President Obama recently spoke with Telemundo’s Jose Diaz-Balart about immigration and a number of other issues. Specifically, Diaz-Balart passed on reader’s questions about immigration reform and deportations. Many readers were concerned about how President Obama would be able to deliver on immigration reform if he continues to face a divided Congress – a problem that prevented him from passing the DREAM Act and related immigration laws.

According to President Obama, Republicans agree with him about the need for immigration reform. He noted that while he and George Bush and he and John McCain may disagree about many issues, all agree that immigration reform is needed. He noted that these legislators do see the contribution Latinos and immigrants make to the community and they do wish to see changes. However, President Obama noted that after he was elected Republicans in the Senate and the House resisted his ideas for reform. In the future, he notes that the response of Republicans to the election and to Latino voters will determine what reforms are possible.

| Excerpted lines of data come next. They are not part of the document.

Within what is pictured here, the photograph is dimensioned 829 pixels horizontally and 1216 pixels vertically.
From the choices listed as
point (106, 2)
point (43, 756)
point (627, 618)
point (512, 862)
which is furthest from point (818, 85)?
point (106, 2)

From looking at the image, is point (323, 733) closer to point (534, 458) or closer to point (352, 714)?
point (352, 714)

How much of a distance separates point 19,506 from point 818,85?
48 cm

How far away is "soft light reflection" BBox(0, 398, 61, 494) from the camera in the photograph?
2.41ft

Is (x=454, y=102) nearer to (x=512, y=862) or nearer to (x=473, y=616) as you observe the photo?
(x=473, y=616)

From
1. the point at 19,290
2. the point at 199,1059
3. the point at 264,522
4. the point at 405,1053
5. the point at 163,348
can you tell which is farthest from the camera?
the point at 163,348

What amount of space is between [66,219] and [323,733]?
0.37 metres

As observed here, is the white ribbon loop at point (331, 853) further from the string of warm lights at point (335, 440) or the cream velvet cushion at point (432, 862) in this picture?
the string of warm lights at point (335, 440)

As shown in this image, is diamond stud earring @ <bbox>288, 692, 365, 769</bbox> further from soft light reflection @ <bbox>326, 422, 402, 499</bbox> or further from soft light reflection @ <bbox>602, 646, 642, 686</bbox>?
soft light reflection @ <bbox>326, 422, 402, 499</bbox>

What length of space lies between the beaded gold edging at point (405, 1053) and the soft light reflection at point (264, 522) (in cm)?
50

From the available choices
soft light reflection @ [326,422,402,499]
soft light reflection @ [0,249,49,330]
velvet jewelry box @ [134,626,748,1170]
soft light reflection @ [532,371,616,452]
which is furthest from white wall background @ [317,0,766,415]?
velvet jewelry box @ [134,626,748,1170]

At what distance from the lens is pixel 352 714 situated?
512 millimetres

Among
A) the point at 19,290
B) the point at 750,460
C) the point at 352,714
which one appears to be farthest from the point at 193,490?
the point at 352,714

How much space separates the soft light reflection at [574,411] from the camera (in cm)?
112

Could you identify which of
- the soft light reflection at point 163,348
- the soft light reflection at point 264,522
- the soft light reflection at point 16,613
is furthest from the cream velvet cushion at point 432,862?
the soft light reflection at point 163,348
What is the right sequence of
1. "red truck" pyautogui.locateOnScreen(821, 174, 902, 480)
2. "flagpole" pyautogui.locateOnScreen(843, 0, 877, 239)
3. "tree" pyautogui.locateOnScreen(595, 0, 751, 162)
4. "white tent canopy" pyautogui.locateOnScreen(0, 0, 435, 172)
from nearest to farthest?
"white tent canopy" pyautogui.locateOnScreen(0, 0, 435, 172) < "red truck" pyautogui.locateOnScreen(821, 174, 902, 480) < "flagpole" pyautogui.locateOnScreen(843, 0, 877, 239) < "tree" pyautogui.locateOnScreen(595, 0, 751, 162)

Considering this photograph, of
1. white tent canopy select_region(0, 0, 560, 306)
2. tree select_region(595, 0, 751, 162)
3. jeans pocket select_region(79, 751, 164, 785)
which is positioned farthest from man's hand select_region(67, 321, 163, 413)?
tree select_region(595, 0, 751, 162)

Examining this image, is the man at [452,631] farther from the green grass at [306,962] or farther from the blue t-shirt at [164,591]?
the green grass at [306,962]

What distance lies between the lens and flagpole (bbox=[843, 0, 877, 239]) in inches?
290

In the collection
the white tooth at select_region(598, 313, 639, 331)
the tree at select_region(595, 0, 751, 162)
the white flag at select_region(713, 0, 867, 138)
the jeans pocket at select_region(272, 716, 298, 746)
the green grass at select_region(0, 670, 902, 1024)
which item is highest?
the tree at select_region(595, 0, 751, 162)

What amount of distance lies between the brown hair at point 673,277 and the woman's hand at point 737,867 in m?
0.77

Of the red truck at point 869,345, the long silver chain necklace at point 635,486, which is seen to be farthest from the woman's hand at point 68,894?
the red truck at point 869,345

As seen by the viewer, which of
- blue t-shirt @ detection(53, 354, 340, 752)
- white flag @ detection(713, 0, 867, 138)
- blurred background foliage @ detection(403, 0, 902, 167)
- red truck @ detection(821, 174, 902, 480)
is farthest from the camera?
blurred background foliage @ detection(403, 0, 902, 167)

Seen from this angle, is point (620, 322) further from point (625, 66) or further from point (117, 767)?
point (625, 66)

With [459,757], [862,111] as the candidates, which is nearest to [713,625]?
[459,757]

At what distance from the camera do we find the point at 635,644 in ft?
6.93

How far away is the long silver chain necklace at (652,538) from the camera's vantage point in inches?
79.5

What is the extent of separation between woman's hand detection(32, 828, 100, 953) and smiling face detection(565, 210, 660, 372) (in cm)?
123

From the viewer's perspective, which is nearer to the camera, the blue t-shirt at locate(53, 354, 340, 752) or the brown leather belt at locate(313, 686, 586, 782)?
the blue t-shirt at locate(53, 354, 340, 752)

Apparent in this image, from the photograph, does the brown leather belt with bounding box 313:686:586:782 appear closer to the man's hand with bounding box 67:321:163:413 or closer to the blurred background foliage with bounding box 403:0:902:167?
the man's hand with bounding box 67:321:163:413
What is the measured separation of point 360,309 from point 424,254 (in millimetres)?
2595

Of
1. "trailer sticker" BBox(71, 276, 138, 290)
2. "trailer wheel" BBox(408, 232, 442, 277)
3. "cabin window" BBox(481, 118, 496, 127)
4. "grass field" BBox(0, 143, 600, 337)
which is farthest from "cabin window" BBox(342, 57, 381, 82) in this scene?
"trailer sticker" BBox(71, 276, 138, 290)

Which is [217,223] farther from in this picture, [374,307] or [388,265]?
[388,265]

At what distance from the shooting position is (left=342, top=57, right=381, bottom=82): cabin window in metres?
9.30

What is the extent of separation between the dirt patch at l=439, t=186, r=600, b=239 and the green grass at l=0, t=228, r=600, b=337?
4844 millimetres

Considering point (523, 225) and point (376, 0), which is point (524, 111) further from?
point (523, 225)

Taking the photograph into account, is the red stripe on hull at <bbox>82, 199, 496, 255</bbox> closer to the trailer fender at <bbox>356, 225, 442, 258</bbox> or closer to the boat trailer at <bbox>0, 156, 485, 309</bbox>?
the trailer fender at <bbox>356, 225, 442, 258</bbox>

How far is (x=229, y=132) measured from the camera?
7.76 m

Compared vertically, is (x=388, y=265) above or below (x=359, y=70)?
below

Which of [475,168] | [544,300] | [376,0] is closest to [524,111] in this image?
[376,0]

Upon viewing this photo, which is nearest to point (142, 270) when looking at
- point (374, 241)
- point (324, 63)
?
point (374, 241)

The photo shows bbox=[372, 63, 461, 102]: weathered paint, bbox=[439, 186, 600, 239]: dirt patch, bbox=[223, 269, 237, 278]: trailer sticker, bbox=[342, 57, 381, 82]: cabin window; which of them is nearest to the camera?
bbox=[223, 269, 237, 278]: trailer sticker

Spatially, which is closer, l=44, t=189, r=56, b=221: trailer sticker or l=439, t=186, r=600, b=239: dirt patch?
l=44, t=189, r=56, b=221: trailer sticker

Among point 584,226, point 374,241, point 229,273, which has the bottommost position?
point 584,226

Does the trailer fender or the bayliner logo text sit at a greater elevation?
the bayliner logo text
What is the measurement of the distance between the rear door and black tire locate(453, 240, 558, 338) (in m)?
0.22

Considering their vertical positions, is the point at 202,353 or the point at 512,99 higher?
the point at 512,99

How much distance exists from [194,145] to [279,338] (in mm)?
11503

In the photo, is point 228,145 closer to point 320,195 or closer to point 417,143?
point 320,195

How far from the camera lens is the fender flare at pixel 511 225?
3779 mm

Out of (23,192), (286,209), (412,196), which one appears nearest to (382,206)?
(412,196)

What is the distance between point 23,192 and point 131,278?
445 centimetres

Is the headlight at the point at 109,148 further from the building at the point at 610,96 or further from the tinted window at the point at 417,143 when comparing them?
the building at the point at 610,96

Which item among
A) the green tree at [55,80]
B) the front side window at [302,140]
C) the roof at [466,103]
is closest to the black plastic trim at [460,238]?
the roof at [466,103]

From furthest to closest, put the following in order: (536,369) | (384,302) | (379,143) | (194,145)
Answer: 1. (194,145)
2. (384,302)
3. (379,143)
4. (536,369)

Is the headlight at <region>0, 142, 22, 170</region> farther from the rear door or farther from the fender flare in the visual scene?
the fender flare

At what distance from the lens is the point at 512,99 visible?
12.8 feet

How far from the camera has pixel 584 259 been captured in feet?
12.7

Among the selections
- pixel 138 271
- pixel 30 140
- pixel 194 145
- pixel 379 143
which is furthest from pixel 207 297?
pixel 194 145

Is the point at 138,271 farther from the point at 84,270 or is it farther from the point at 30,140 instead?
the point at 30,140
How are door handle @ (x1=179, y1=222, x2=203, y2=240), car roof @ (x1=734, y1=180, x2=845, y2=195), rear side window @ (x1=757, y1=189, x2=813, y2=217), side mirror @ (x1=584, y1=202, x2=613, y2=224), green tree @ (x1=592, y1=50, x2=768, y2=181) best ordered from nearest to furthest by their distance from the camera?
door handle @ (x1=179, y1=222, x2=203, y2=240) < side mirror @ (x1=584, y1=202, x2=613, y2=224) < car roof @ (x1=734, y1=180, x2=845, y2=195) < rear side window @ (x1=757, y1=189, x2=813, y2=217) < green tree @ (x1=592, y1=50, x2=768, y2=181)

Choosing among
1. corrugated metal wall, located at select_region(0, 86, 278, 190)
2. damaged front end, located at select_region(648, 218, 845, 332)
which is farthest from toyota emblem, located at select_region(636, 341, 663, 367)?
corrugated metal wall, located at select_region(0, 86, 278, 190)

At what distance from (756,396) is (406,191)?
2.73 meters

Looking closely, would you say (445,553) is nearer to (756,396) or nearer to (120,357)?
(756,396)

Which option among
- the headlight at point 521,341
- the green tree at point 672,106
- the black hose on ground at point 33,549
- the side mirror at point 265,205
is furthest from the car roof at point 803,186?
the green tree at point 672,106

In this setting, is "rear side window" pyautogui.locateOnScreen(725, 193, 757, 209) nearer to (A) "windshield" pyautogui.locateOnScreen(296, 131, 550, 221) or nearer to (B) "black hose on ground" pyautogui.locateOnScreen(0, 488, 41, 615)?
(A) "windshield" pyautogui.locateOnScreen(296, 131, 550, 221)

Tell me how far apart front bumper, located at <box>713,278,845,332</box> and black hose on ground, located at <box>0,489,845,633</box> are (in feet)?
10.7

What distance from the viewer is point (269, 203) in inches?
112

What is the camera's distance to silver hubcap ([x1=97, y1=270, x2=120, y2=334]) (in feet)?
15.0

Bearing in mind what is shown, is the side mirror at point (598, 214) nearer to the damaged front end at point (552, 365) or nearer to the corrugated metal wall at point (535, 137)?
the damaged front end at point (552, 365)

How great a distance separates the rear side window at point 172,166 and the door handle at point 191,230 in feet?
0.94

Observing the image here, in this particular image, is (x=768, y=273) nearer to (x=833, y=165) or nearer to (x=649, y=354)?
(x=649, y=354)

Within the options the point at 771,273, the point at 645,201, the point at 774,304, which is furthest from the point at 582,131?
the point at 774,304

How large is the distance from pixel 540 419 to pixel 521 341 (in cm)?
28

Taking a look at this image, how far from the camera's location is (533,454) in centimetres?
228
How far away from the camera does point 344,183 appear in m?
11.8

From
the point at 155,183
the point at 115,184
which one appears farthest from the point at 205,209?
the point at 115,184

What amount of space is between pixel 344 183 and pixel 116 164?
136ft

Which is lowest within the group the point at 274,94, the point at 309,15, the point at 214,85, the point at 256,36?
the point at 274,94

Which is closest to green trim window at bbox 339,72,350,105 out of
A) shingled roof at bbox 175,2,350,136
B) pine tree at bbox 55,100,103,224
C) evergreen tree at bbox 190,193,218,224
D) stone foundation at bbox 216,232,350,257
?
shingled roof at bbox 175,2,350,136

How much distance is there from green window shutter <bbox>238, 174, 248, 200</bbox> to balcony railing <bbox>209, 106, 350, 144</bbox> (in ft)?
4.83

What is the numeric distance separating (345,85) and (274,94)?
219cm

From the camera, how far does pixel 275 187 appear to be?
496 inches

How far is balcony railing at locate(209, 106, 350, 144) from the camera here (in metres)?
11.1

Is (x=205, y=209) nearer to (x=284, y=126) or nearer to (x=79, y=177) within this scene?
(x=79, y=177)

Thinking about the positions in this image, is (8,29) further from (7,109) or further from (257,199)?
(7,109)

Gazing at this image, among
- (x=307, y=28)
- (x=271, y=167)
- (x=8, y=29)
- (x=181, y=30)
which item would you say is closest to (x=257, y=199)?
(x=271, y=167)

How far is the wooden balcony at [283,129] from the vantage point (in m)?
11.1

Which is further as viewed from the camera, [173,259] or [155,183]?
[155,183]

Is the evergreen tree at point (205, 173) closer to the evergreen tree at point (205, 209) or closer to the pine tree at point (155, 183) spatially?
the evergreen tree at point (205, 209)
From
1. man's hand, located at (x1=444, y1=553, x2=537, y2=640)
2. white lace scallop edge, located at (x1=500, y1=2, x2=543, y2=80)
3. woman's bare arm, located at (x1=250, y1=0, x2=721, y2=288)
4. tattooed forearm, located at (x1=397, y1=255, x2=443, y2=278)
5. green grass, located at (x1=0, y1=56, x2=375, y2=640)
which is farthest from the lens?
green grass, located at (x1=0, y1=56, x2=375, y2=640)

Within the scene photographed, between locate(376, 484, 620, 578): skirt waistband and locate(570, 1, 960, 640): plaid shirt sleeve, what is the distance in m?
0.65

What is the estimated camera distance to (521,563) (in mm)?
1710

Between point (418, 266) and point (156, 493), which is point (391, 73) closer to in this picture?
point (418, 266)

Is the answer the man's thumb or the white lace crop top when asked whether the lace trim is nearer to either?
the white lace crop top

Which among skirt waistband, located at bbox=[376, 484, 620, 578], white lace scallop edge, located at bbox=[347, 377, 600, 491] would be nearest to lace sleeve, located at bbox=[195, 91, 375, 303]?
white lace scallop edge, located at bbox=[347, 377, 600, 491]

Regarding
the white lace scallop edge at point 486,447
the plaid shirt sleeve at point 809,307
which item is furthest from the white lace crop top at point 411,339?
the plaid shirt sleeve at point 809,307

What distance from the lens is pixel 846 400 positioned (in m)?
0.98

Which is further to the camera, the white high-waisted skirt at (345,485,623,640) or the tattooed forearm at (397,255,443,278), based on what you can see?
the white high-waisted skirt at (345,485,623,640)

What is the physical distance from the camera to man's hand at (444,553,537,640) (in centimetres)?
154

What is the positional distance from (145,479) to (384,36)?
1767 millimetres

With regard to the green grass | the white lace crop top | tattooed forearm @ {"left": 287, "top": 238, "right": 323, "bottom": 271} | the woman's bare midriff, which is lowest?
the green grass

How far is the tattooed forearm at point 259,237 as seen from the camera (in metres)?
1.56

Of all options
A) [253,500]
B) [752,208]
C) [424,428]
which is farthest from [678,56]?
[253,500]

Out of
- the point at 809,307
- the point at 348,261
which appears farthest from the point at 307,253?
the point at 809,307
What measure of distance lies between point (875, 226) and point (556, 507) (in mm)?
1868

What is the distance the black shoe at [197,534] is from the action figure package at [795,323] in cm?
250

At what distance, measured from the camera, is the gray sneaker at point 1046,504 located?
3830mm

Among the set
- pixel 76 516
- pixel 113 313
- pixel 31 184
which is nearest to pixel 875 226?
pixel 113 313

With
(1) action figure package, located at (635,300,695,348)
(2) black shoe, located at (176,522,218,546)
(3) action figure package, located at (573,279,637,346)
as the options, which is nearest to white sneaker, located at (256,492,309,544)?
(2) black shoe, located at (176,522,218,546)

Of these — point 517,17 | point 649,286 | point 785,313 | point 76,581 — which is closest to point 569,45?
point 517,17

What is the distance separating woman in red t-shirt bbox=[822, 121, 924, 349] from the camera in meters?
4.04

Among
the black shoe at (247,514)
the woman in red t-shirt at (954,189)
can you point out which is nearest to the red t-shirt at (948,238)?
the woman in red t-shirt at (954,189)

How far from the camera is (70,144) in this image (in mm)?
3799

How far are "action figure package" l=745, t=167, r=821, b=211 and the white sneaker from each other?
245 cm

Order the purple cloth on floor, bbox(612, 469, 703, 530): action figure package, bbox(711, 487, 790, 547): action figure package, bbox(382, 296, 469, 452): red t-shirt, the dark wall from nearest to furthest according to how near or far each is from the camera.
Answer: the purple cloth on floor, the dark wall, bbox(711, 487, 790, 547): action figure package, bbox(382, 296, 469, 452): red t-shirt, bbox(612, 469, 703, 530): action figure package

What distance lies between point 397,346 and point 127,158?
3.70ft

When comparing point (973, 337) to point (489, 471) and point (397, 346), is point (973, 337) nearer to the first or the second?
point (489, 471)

President Obama also noted that the deferred action policy and the push for the DREAM Act has gotten support from Latino voters and the immigrant community, and that support will be helpful in ensuring that future steps forward can take place. He also noted that his administration has done what it can, changing the focus of immigration enforcement only to criminal undocumented immigrants and passing the new deferred action policy. Responding to criticism about the record number of deportations under his administration President Obama noted that the high numbers are because enforcement is focusing on those who are taking part in criminal activity, not law-abiding undocumented immigrants.

President Obama believes that after the election, Republicans will, for their political self-interest, try to make the correct decisions about immigration reform. While President Obama notes that he knows that the US is a nation of immigrants and that giving law-abiding and contributing undocumented immigrants a chance to legal status is good for the country, he hopes that Republicans can acknowledge this fact as well.

Immigrant advocate groups are interested in the upcoming election and what it may mean for immigration reform. Republicans have traditionally supported controversial measures, such as the contentious Arizona immigration law, and have opposed amnesty for undocumented immigrants and their children. Some believe that if Mitt Romney is elected, some immigration changes – such as the deferred deportation policy – will be overturned. At the same time, President Obama has not been able to make some of the promised immigration changes, including passing the DREAM Act. Under his administrations, 400 000 undocumented immigrants have been reported, more than under any other administration.